Required work
Please repeat the book review word for word, from "Italicised words without" to "Rifle’s Oinam outpost.".

Page excerpt
Italicised words without footnotes or endnotes are often seen as alienating in longer fictions but this is the aspect I liked about Veio Pou’s debut novel, Waiting for the Dust to Settle. These words not only develop the reader’s curiosity but also push one to put in the effort to understand cultural difference and nuance. Patience can be a virtue here as we are dealing with a serious novel set in the armed resistance movements of 80s-90s Manipur. It narrates the events around Operation Bluebird (1987) when a counter-insurgency operation was led by paramilitary officers to retaliate against the National Socialist Council of Nagaland (NSCN) rebel attack on the Assam Rifle’s Oinam outpost.
By now, there are a couple of English books describing the experiences of the Northeastern region under the shadow of insurgency—Bijoya Sawain’s Shadow Men, Aruni Kashyap’s The House with a Thousand Stories, Temsula Ao’s These Hills called Home, Easterine Kire’s Bitter Wormwood among others. Told with simplicity and a fast-paced linearity, Pou’s characters—particularly the protagonist Rakovei is instantly identifiable.

Provided data
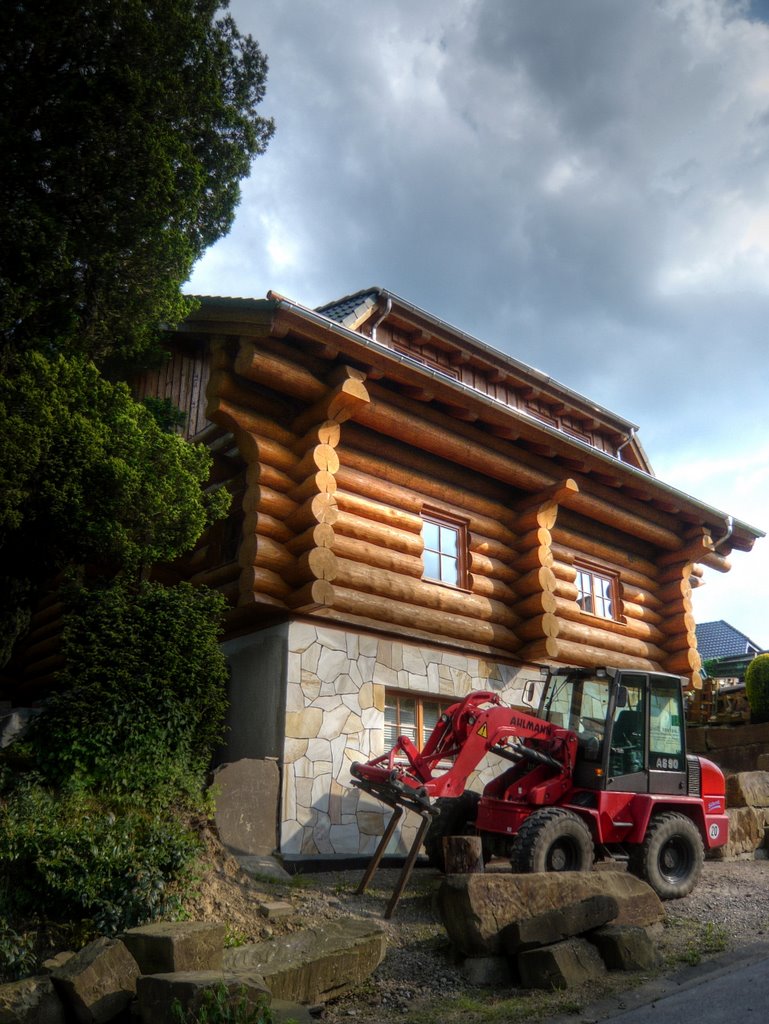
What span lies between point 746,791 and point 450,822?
5.75 m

Expected answer
Italicised words without footnotes or endnotes are often seen as alienating in longer fictions but this is the aspect I liked about Veio Pou’s debut novel, Waiting for the Dust to Settle. These words not only develop the reader’s curiosity but also push one to put in the effort to understand cultural difference and nuance. Patience can be a virtue here as we are dealing with a serious novel set in the armed resistance movements of 80s-90s Manipur. It narrates the events around Operation Bluebird (1987) when a counter-insurgency operation was led by paramilitary officers to retaliate against the National Socialist Council of Nagaland (NSCN) rebel attack on the Assam Rifle’s Oinam outpost.